My 4 HDDs are in such an array, giving me a total of 24 TB of usable space. This RAIDz1 array comprises the wolves dataset in TrueNAS. Inside of it, I created a k8s dataset to hold all my cluster’s volumes. Within it, two datasets:

iscsi, for iSCSI volumes, which won’t be shared between multiple replicas.
nfs, for NFS shares, which can be mounted by multiple replicas and by my desktop.

In each of these, there are also two datasets:

volumes, which holds the volumes themselves, and
snapshots, which holds periodic snapshots of the volumes for backup purposes.

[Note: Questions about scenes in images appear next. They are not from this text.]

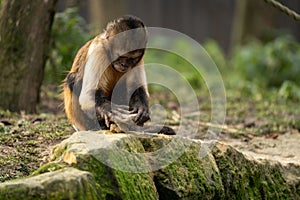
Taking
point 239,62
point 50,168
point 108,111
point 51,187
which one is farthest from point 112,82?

This is particularly useful for the democratic-csi setup.

The spare NVMe SSD

I had an extra 2 TB NVMe SSD lying around and decided to put it to use for storage that doesn’t need redundancy. I could claim it benefits from speed, but the 1 Gbps network limit makes that a moot point. The only arguments in favor of using this drive are potentially lower latency and not taking up space in my RAIDz1 array for things I can afford to lose.

This is the only block storage device in the nvme dataset, in which the k8s dataset structure was reproduced.

Storage rules of thumb

In the end, the following rules dictate how I choose a storage class for any given workload’s persistent storage needs:

Does it need to be fast? Then use longhorn, as it can achieve data locality on the node where the workload is scheduled.
Can we afford to lose data in the event of disaster? If so, use any of the -nvme classes, but otherwise use -hdd.
Does it need to be shared between multiple replicas or services? Then use NFS, but otherwise use iSCSI.

Number 1 is the most important rule, as databases and similar workloads benefit greatly from low latency and high throughput. The RAID array has been used for media libraries and backups, while the NVMe drive has been used only for testing purposes so far.